It makes sense.
If you have a Socialist state in economic decline with rising public anger at a corrupt left-wing oligarchy, it makes sense to launch a gun control bid to disarm the population. And I'm not even talking about Obama, but Maduro, the insane ex-bus driver presiding over a permanent Socialist revolution which took Venezuela from wealth to food riots as starving mobs swarm supermarkets.
So he's doing the logical thing. Gun control.
Venezuelan police crushed and chopped up nearly 2,000 shotguns and pistols in a Caracas city square on Wednesday, as the new interior minister relaunched a long-stalled gun control campaign in one of the world's most crime-ridden countries.
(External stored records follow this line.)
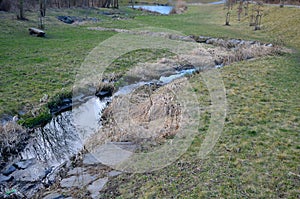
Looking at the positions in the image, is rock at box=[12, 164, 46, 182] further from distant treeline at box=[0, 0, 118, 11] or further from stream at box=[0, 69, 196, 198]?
distant treeline at box=[0, 0, 118, 11]

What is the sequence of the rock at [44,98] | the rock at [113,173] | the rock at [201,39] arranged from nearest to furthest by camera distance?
the rock at [113,173], the rock at [44,98], the rock at [201,39]

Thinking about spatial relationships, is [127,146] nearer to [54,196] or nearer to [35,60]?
[54,196]

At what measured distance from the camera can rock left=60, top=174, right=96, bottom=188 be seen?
4.85 m

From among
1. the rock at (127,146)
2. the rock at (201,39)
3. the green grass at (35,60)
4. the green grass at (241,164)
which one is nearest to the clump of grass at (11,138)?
the green grass at (35,60)

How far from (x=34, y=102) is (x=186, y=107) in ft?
14.3


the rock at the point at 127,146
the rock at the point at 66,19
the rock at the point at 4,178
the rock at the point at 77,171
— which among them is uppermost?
the rock at the point at 66,19

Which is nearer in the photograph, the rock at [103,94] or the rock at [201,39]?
the rock at [103,94]

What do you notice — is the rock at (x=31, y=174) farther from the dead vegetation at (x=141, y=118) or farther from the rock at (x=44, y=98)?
the rock at (x=44, y=98)

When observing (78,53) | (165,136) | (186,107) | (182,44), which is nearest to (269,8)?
(182,44)

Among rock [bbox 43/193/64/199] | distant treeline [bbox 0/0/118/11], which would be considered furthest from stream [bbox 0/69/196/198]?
distant treeline [bbox 0/0/118/11]

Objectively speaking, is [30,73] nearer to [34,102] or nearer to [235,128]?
[34,102]

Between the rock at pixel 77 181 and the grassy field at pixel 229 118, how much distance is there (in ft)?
1.55

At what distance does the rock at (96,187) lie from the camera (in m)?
4.51

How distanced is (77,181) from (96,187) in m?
0.45
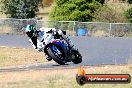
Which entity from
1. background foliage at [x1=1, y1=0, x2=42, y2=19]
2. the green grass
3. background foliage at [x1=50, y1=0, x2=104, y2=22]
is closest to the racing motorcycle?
the green grass

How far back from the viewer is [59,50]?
6695mm

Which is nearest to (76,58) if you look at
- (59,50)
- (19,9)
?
(59,50)

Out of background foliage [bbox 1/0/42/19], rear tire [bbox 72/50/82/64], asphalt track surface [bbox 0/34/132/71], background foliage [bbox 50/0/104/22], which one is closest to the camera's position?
rear tire [bbox 72/50/82/64]

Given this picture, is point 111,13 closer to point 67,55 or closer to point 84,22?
point 84,22

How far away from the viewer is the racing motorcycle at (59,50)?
6.47 metres

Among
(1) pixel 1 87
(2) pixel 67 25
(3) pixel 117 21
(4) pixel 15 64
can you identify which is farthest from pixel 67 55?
(3) pixel 117 21

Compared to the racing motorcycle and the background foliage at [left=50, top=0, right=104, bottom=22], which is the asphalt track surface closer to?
the background foliage at [left=50, top=0, right=104, bottom=22]

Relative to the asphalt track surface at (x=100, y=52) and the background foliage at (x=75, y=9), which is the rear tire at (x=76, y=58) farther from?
the background foliage at (x=75, y=9)

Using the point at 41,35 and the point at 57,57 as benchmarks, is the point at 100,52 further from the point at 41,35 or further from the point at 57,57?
the point at 41,35

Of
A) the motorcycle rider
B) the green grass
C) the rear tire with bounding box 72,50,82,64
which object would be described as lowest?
the green grass

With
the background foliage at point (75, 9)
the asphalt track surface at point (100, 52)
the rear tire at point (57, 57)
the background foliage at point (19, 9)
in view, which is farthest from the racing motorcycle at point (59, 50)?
the background foliage at point (19, 9)

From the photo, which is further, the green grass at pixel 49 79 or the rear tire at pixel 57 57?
the green grass at pixel 49 79

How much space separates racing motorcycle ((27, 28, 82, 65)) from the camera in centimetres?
647

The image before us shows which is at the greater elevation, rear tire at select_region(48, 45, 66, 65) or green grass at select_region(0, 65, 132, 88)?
rear tire at select_region(48, 45, 66, 65)
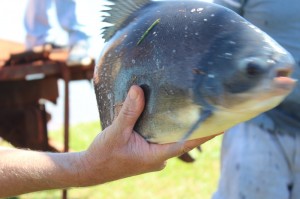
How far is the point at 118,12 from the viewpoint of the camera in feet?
5.16

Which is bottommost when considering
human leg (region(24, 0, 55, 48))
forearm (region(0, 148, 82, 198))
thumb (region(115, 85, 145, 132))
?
human leg (region(24, 0, 55, 48))

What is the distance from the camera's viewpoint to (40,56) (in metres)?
4.56

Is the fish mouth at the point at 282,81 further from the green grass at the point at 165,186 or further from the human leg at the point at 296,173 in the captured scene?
the green grass at the point at 165,186

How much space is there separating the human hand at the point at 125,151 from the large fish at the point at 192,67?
0.10 ft

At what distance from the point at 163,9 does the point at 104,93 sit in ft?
0.94

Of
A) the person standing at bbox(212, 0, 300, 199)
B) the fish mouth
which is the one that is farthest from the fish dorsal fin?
the person standing at bbox(212, 0, 300, 199)

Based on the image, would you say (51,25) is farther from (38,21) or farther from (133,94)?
(133,94)

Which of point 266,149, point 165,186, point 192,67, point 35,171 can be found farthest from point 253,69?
point 165,186

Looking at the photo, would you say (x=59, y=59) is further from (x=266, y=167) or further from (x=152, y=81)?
(x=152, y=81)

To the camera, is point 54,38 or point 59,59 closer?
point 59,59

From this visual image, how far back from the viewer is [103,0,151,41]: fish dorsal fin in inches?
60.9

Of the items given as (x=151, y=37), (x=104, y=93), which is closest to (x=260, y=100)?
(x=151, y=37)

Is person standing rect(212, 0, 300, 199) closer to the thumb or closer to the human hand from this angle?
the human hand

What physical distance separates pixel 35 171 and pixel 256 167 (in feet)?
2.80
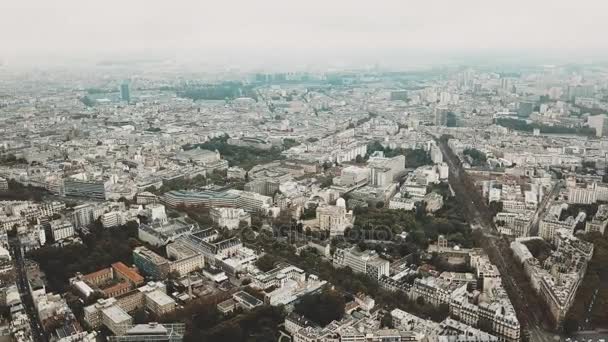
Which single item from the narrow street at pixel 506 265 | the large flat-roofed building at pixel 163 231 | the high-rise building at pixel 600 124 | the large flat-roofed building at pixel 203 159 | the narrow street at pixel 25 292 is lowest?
the narrow street at pixel 506 265

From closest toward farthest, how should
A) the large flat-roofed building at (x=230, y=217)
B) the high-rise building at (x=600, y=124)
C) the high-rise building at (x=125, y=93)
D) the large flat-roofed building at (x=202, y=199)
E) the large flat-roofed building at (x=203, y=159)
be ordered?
the large flat-roofed building at (x=230, y=217) → the large flat-roofed building at (x=202, y=199) → the large flat-roofed building at (x=203, y=159) → the high-rise building at (x=600, y=124) → the high-rise building at (x=125, y=93)

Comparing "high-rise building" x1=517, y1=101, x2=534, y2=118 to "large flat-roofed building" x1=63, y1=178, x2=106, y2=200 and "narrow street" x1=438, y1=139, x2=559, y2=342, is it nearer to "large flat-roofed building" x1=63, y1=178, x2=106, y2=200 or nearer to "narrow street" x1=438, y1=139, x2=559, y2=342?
"narrow street" x1=438, y1=139, x2=559, y2=342

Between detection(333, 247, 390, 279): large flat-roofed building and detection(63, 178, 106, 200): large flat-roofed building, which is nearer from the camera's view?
detection(333, 247, 390, 279): large flat-roofed building

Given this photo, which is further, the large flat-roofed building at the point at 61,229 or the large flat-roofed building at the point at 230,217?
the large flat-roofed building at the point at 230,217

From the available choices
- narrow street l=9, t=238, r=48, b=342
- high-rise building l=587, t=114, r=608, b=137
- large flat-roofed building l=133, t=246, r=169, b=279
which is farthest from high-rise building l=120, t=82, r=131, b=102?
high-rise building l=587, t=114, r=608, b=137

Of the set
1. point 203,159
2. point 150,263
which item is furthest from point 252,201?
point 203,159

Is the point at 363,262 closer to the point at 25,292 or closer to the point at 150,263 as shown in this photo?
the point at 150,263

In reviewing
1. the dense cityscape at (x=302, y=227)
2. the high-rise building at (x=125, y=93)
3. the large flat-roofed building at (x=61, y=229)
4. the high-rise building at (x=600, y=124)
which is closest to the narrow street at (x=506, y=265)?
the dense cityscape at (x=302, y=227)

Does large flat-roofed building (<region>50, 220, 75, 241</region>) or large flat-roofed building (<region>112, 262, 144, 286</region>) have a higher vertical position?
large flat-roofed building (<region>50, 220, 75, 241</region>)

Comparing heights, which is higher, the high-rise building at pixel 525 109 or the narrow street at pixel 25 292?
the high-rise building at pixel 525 109

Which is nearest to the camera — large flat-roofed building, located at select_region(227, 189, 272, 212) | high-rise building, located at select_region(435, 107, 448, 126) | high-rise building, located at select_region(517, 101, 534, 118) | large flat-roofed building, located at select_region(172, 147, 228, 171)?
large flat-roofed building, located at select_region(227, 189, 272, 212)

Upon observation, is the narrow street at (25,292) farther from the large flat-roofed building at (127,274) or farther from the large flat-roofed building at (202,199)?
the large flat-roofed building at (202,199)

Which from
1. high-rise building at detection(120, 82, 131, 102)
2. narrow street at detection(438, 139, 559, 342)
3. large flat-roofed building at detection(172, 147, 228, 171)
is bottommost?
narrow street at detection(438, 139, 559, 342)
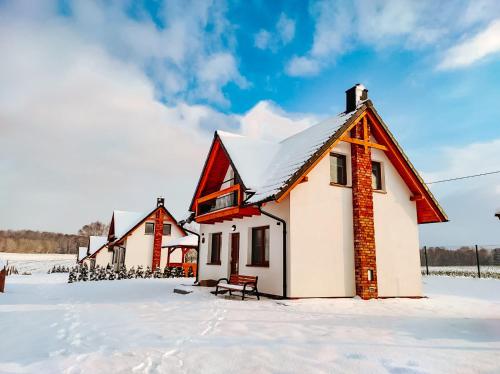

Interior Minister Nestor Reverol said the event marked the renewal of efforts to disarm Venezuelans, through a combination of seizures and a voluntary program to swap guns for electrical goods.
Reverol is exactly the kind of guy you want in charge of gun control because...
President Nicolas Maduro promoted Reverol this month, days after the United States accused the former anti-drugs tsar of taking bribes from cocaine traffickers.
That's okay as Venezuela's government pretty much consists of Socialist cocaine traffickers. Also seizing guns may not be a great plan for disarming gangs because...
Venezuela has the world's second highest murder rate and the street gangs that plague its poor neighborhoods have become increasingly heavily armed in recent years, at a time when a deep recession has reduced resources available to police.
Gangs often get weapons from the police, either by stealing them or buying them from corrupt officers, experts say.
Because money is kind of worthless in Venezuela due to inflation which its government doesn't believe exists.
"We are going to bring disarmament and peace," Reverol told reporters, while police officers drilled and sawed at rusty shotguns, home made pistols and some newer weapons.
But while Venezuela can't feed its people, it's rolling out a dream lefty gun control effort.
Venezuela has also bought laser technology to mark ammunition, Reverol said, in an attempt to keep a registry of the bullets given out to the South American nation's many state and municipal police forces.
Experts say that much of the ammunition used in crimes in Venezuela is made at the country's government munitions factory and sold on by corrupt police.